The State of Colorado provides scholarships to eligible students who attend any accredited college in the state-public or private, secular or religious-other than those the state deems “pervasively sectarian.” To determine whether a school is “pervasively sectarian,” state officials are directed, among other things, to examine whether the policies enacted by school trustees adhere too closely to religious doctrine, whether all students and faculty share a single “religious persuasion,” and whether the contents of college theology courses tend to “indoctrinate.” Applying these criteria, state officials have extended scholarships to students attending a Methodist university and a Roman Catholic university run by the Jesuit order.
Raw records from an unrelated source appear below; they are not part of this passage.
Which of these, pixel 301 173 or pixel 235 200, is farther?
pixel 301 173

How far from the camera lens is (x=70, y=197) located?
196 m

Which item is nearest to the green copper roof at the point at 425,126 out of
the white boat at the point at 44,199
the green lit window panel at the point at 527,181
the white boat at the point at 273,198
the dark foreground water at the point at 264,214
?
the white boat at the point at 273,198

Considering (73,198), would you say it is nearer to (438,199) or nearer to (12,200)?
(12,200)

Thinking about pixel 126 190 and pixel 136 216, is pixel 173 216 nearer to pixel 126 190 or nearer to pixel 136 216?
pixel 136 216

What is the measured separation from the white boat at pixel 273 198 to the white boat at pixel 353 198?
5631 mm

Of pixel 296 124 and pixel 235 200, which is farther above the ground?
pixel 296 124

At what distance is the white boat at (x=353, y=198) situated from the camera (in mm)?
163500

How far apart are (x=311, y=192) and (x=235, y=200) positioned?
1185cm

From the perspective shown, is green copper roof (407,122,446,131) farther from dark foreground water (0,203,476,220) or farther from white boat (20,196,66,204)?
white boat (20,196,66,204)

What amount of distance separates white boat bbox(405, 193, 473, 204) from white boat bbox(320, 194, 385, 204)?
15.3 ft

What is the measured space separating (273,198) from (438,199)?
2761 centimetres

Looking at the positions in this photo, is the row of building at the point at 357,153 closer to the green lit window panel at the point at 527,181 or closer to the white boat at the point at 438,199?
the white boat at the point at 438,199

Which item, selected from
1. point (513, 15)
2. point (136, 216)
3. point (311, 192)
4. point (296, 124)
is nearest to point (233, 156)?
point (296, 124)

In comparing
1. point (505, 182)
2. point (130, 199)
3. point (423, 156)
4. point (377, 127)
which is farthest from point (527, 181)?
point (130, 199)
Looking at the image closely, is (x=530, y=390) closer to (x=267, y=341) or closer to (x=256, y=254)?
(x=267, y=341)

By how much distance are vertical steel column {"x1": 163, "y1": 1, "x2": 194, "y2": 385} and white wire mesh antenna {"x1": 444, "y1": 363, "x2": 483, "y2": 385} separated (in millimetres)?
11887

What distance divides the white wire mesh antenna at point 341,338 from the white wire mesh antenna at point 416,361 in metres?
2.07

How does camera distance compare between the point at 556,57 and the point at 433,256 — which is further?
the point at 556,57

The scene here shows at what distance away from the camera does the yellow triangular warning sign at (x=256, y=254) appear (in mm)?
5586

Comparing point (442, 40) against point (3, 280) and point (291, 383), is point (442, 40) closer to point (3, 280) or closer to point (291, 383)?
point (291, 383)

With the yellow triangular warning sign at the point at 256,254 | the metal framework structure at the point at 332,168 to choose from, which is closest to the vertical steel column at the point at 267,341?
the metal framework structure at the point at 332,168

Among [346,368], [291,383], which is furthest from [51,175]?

They have refused scholarships to otherwise eligible students attending a non-denominational evangelical Protestant university and a Buddhist university. Colorado Christian University, one of the two schools held pervasively sectarian by the State, contends that excluding its students on the basis of this inquiry violates the First and Fourteenth Amendments. The district court disagreed, and granted summary judgment in favor of the state defendants. We find the exclusion unconstitutional for two reasons: the program expressly discriminates among religions without constitutional justification, and its criteria for doing so involve unconstitutionally intrusive scrutiny of religious belief and practice. We reverse, and order that summary judgment be granted in favor of the university.
Here are some questions:
1. Does this exclusion violate the Free Exercise Clause? How does Locke v. Davey affect this issue?
2. Would the EC permit CCU to be included in the scholarship program?
3. Does the exclusion of "pervasively sectarian" colleges from an otherwise general program violate the EC? Why or why not?
4. Do you think the 10th Circuit has correctly applied the Supreme Court Free Ex and EC caselaw?